List every emoticon in the blog post below.

• _Source passage_
★ ★ ★ ★ ★

Hye.
i've never thought people would read this. haha. just. that even if you are reading this i just hope you would just keep it as a secret. i mean to yourself. dont tell me that. cause then..i would feel mcm ohmygosh malu?
well..i've chatted with this someone i had a crush 2 years ago but then he had a girlfriend, and stuff. guess what's my wish this year? is to fall in love!:D yeah. im recovering from a really bad breakup, which..actually with a guy who i didn't even had a relationship with (?) ! i know i know it's a mess. but at least that's over. i feel more free and happy. it's not that he's all bad just that, we both kept this weird 'grudges' kott and constantly x puas hati dgn each other.
well, im afraid to trust cause i got rejected a couple of times already. guys i like seems to toy with me and it sucks.
so now.. yup i really wanna to have somebody but then again..i dont think my hearts ready for that kind of pain again. and again and again. supposedly it should be numb now.
well love to me is still and very good thing very pure and should be something share.(:
http://www.youtube.com/watch?v=qC9rJZKUAPg
Wednesday, January 18, 2012
It's Cute
Posted by Syakirin at 12:42 AM 0 comments
Tuesday, January 17, 2012
Tak kesah laa..
seriously after she said 'whats up with youu? you seem all happy and stuff even i can feel the vibe. me likey!:)" i feel like crap.
cause u know why?

★ ★ ★ ★ ★

• _Information supplied_
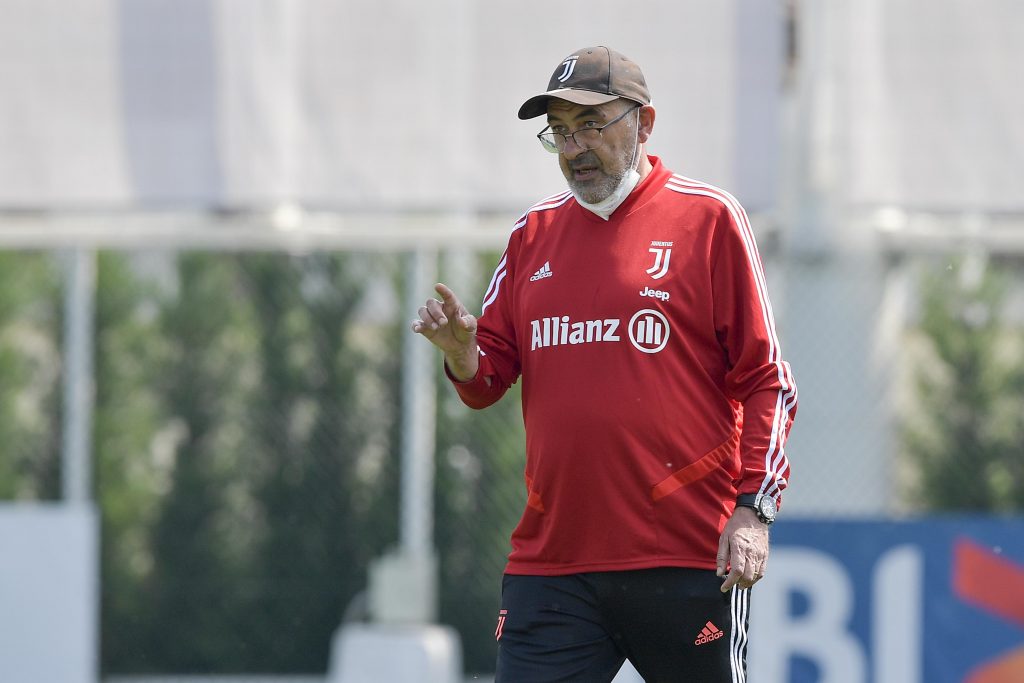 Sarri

★ ★ ★ ★ ★

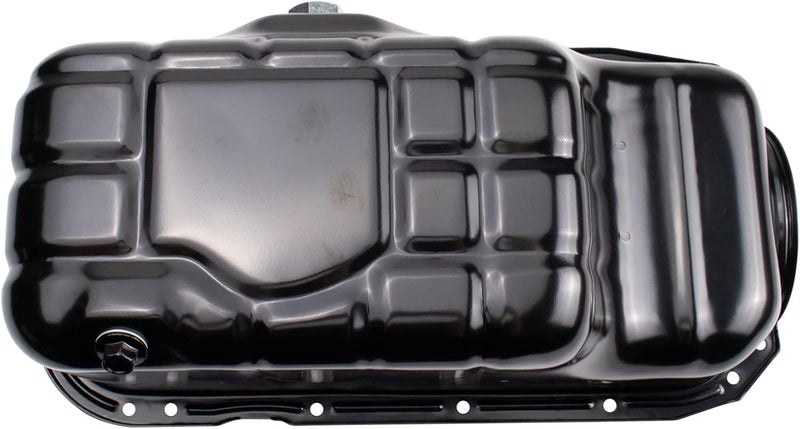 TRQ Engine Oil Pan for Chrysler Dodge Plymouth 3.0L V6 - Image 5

★ ★ ★ ★ ★

• _Answer box_
:D
(:
:)